When I was younger, I listened to a scattered ton of his songs. Looking back at younger me's vibe-based playlists, I can see "Scary Monsters and Super Creeps," "Starman," "Space Oddity," "The Man Who Sold The World," "Under Pressure," "Heroes," "Nightclubbing," and even his cover of "Comfortably Numb!" And I'd listened to Blackstar a few times during A-Levels... His song, 'Heroes,' was and continues to be my favourite song of all time, I think! and The Man Who Sold The World was the first song I learned to play guitar while singing to!! Actually - I vividly remember it being one of the first songs I sang to myself, and thinking... "oh... i actually sound... nice, when I sing? i didn't know that..." Looking back, David Bowie has been like, one of the most formative artists in my musical development!
But despite all that, I've actually never "got into him..." He's my sixth favourite artist of all time, but I only knew him from scattered songs when I was younger. And, I hadn't listened to a song of his in like, four years. Until...
One day, I got given a prompt for an Old English essay.
"'We can be heroes. Just for one day.' - DAVID BOWIE. Discuss in relation to heroism in Old English literature."
It's not very often an essay gives you a soundtrack for its own writing! So I downloaded Low, 'Heroes', and Blackstar to listen to while working on the essay. Low, because it was meant to be "his best album." 'Heroes' because it was what the essay was about. And his final album, Blackstar, because I remembered liking its weird genre-fusion a lot when I was younger.
And... wow. It turns out Bowie's a lot of fun!
Low. (1977)
art rock, electronic, avant-pop, ambient... sovietwave???

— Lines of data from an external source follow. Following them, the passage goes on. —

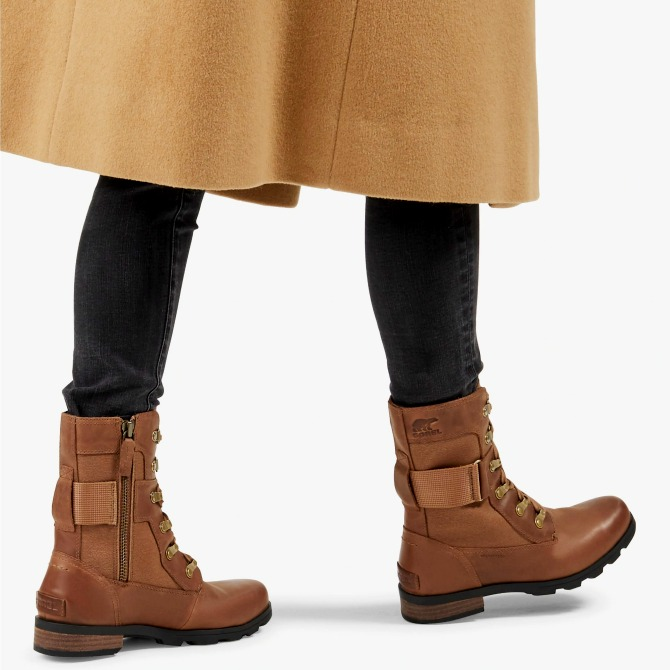 Who says it's sweater weather? It's boot weather around here! Get these best combat boots for women to be a part of this weather while it's upon us!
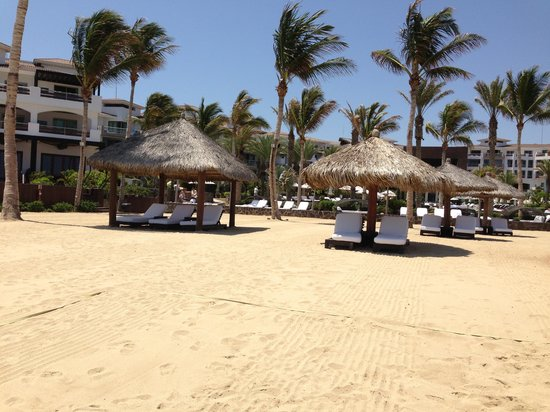 Cabo Azul Resort: ocean seating
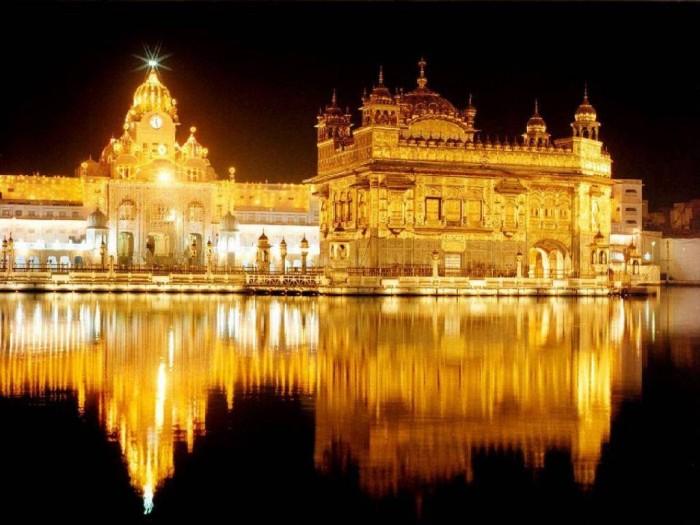 Golden_Temple_India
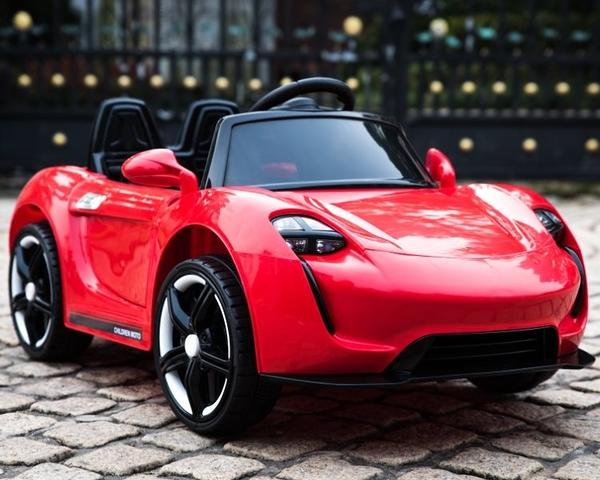 幼之圓*最新款~保時捷款遙控電動童車~雙驅雙電+2.4G智能遙控+搖擺功能~豪華皮椅版~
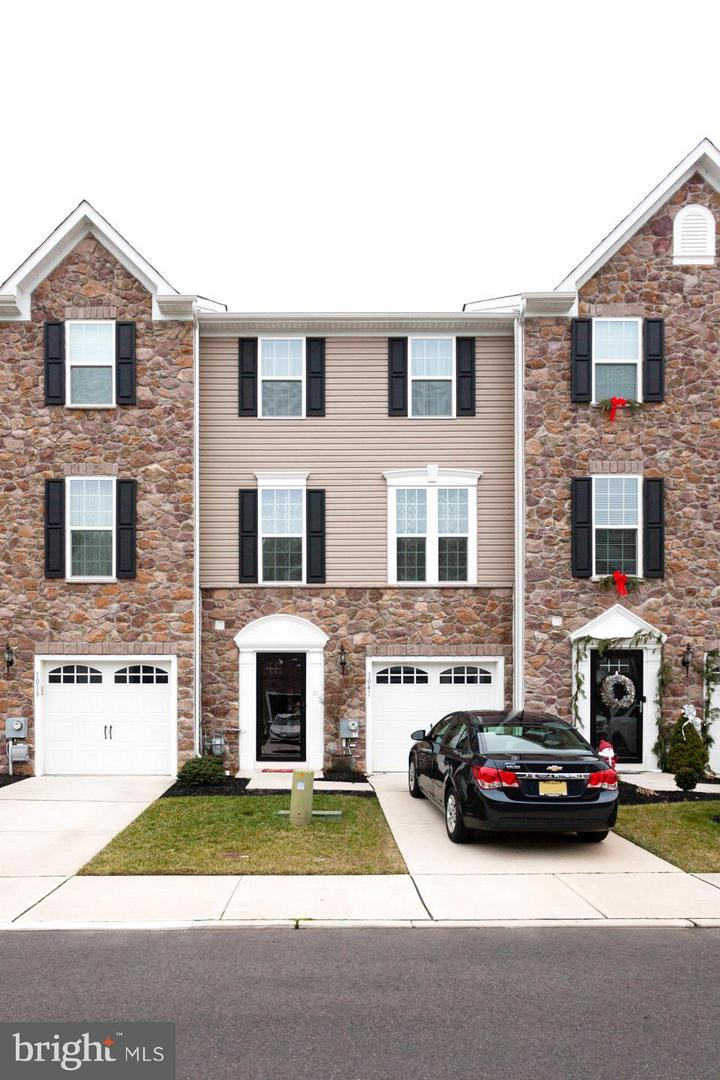 Photo of home for sale at 1041 Regency, Sewell NJ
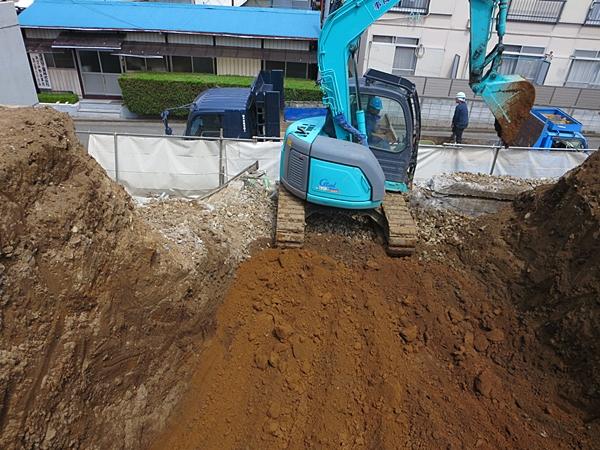 解体工事と平行して残土掘削工事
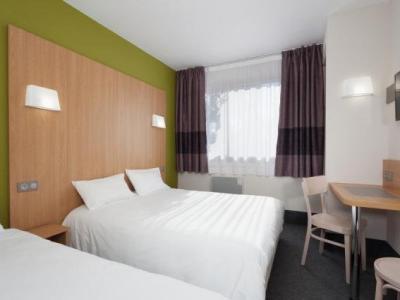 b b h tel n mes ville active hotel in n mes. Black Bedroom Furniture Sets. Home Design Ideas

"something deep inside of me-! yearning deep inside of me!"
Low is the sound of David Bowie trying desperately to get off cocaine. It was ruining his life, his body, and worst of all, his music. And so he fled the druggy land of 70s Los Angeles for his home continent, settling in West Berlin where it would be impossible for him to get his hands on the powdery white stuff.
(in that way, Low reminds me a lot of Oasis' 'Standing on the Shoulder of Giants...' an album made with a similar desire to shift from poppy rock and experiment with arty avant-gardisms to find a new identity in the wake of the ghost of superstardom and cocaine addictions... anyway, i digress.)
From the moment Low starts with the electronic bleeps and bloops of "Speed of Life," you sort of know what you're in for. I saw a review (again, Radiohead comparisons!!) saying that the electronica-rock fusion of Low had not been achieved again by another artist until the release of Kid A by Radiohead - and honestly, I get it. It's influenced by a ton of the krautrock-electronica weird stuff that was floating about Berlin at the time from acts like Kraftwerk and Tangerine Dream. It's the first of many Bowie albums to be produced alongside Tony Visconti - my beloved! - and the ambient pioneer Brian Eno. It laid down a lot of foundations for the genre that we now know and love as post-punk, better known as "USSRrock" or "Sovietwave" in online circles depending on your sexual preference. And so it's popularly lauded by critics as the most pioneering album he ever made!
That being said, I think it's follow-up, 'Heroes,' is better...
Highlights:
"Speed of Life"
i know it's the first song, and lasts like two minutes, and has no vocals... but idk... something about it just is such a vibe. bleep bloop!
"Breaking Glass"
bleep bloop bloop. that punctuating bleeep-boooop gets stuck in my head every now and then....
"Sound and Vision"
the music is so upbeat and fun and poppy!
but the lyrics...
(again, i'd compare it to 'Gas Panic!' by Oasis, written by Noel Gallagher! both darkly propulsive pop songs, all about the cocaine-addiction demons as they seize ahold of you all of a sudden...)
"Heroes." (1977)
art rock, avant-pop, ambient, electronic...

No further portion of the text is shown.